Extrait proposé:
Les températures augmentent ? La sûreté aussi !

Face aux canicules qui se font plus intenses et plus fréquentes, les centrales nucléaires doivent prouver leur capacité à maintenir les équipements dans des gammes de température supportables. En installant, par exemple, des brumisateurs d’eau pour réfrigérer l’air entrant dans les bâtiments les plus sensibles. Un dispositif que l’IRSN a expertisé.

L’impact des températures élevées sur la sûreté des centrales est une préoccupation croissante, tout comme l’accès à l’eau de refroidissement. Ici, le fleuve Meuse, dont le débit frôle le seuil critique des 20 mètres cubes par seconde.

Côté températures, l’année 2023 aura encore battu des records, avec un mois de juillet le plus chaud jamais enregistré sur Terre, et un mois de septembre le plus chaud en France. Des pics de chaleur qui, selon Météo-France, deviendront de plus en plus fréquents. Avec quel impact sur la sûreté des centrales d’EDF ?
Depuis les canicules de 2003 et 2006, étudier l’impact des températures élevées sur les centrales existantes ou en projet, est une préoccupation croissante au sein de l’Institut. « EDF doit vérifier qu’on n’atteint pas, dans les locaux, les températures maximales admissibles par les matériels, comme les pompes d’alimentation de secours des générateurs de vapeur ou autres », rappelle Émilie Pariaud, ingénieure en sûreté. D’autant que sur la base d’une expertise menée par l’IRSN1, l’Autorité de sûreté nucléaire (ASN) a renforcé, en 2019, les exigences2.

Consignes de travail:
(a) Comment traduiriez-vous en anglais cette phrase de l'extrait proposé : « Côté températures, l’année 2023 aura encore battu des records, avec un mois de juillet le plus chaud jamais enregistré sur Terre, et un mois de septembre le plus chaud en France. » ?
(b) Pouvez-vous poursuivre l'extrait proposé sur la sûreté des centrales nucléaires face à la chaleur, à partir de sa dernière phrase ?

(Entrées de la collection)
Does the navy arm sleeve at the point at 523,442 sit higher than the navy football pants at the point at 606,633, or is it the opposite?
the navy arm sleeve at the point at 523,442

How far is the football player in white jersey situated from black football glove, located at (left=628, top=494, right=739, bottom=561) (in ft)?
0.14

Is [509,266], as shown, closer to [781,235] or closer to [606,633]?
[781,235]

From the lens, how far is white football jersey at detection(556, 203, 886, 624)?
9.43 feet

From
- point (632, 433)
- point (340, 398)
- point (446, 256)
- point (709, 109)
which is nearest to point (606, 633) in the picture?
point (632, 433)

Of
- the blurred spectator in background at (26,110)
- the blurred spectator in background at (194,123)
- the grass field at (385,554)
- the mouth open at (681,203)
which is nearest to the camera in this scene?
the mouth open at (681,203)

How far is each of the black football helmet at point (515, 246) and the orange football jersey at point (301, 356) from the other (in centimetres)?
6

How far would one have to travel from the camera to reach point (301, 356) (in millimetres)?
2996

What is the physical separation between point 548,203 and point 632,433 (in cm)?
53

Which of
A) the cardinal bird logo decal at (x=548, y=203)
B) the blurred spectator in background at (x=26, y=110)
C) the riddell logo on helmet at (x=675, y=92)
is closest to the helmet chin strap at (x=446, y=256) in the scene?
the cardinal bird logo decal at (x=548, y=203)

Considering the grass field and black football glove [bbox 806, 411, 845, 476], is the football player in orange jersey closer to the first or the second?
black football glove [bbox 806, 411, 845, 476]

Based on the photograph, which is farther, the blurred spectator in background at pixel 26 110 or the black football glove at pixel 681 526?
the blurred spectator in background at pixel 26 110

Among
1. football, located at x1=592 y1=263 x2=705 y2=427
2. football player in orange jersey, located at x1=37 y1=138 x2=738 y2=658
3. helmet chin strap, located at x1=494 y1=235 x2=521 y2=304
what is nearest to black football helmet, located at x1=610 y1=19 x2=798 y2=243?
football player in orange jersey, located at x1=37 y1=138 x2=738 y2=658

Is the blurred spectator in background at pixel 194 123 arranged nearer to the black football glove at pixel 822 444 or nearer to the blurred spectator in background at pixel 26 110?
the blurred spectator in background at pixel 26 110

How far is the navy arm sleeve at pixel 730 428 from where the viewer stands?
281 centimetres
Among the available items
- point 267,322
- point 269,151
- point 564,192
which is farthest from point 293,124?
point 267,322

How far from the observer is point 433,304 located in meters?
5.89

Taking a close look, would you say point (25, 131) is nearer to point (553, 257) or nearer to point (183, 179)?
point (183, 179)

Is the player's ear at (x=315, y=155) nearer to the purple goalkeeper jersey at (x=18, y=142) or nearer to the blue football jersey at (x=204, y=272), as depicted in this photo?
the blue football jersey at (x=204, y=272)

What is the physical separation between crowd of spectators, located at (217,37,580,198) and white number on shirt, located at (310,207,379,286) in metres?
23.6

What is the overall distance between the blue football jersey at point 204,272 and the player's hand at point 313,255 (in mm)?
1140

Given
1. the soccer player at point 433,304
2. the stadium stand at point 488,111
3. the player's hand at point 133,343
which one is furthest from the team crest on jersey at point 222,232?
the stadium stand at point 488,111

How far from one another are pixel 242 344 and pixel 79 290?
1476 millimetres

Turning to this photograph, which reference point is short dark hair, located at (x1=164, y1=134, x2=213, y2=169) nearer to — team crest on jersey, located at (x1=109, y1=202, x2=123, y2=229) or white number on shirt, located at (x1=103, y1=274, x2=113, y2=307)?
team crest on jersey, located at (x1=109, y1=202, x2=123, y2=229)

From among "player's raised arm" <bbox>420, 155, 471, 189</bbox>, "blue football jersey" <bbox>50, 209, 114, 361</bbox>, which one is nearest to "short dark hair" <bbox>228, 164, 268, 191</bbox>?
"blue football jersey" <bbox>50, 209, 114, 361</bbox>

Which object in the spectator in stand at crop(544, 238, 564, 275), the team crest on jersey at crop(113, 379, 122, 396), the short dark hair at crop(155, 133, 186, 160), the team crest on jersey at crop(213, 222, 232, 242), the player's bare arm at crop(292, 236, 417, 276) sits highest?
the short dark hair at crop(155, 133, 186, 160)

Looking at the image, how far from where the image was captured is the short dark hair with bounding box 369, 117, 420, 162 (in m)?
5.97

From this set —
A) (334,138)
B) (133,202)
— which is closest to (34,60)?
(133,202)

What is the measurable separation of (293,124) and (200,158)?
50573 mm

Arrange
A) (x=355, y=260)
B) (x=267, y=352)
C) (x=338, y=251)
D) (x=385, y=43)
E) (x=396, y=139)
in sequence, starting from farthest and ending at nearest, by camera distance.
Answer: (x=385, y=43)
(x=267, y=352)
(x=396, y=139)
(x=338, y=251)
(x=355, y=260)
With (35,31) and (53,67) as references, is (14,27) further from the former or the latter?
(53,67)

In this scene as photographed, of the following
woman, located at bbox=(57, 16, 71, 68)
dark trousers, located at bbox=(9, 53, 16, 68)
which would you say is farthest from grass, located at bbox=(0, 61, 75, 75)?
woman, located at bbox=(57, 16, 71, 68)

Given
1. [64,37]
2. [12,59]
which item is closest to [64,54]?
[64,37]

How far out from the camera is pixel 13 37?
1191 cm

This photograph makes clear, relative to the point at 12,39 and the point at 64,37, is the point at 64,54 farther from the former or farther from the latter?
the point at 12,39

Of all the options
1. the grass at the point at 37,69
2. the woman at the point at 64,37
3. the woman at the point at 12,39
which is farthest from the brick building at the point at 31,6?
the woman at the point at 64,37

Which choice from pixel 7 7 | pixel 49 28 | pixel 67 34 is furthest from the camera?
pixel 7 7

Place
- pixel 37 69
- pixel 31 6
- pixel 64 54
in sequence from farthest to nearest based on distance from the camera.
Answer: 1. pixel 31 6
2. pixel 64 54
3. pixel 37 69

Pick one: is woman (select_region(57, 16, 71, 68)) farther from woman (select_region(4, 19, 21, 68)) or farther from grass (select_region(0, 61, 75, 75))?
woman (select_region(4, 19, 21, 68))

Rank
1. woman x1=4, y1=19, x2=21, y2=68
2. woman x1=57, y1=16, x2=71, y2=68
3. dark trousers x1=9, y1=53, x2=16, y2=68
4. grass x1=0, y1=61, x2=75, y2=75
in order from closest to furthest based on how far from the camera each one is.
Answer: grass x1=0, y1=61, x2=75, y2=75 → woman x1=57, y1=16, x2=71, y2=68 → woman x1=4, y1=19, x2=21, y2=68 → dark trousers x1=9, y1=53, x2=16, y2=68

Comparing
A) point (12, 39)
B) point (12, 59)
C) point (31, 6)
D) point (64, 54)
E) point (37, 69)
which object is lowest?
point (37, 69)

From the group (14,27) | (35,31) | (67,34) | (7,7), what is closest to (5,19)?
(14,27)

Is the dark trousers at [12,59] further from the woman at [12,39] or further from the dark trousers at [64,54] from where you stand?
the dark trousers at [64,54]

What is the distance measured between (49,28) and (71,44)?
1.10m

Corrigé de l'exercice:
(a) As for temperatures, 2023 once again broke records, with the hottest July ever recorded on Earth and the hottest September on record in France.

(b)
Concrètement, l’exploitant doit démontrer, dossier à l’appui, que ses centrales en fonctionnement supportent une température n’ayant pas plus d’une chance sur cent par an d’être dépassée, à l’horizon des prochains réexamens périodiques de sûreté (température dite « centennale »), voire désormais, en ajoutant une majoration, une chance sur 10 000 (cette température « décamillénale » étant intégrée dans le référentiel des futurs réacteurs).
Or plusieurs composants de la centrale peuvent être altérés par les fortes chaleurs. « Les matériels électroniques sont les plus sensibles. Au-delà d’une certaine température, ils peuvent subir un vieillissement accéléré, voire cesser de fonctionner », précise Bertrand Pelloux, ingénieur en sûreté nucléaire à l’IRSN. Dès avril-mai, EDF active la première phase de son dispositif estival d’alerte, au cours de laquelle il s’assure notamment que les systèmes de refroidissement de l’air dans les locaux sont opérationnels. Puis, selon les températures extérieures prévues ou atteintes, les sites passent successivement en phase de vigilance, de préalerte et d’alerte, jusqu’à l’arrêt des réacteurs si la canicule est trop intense.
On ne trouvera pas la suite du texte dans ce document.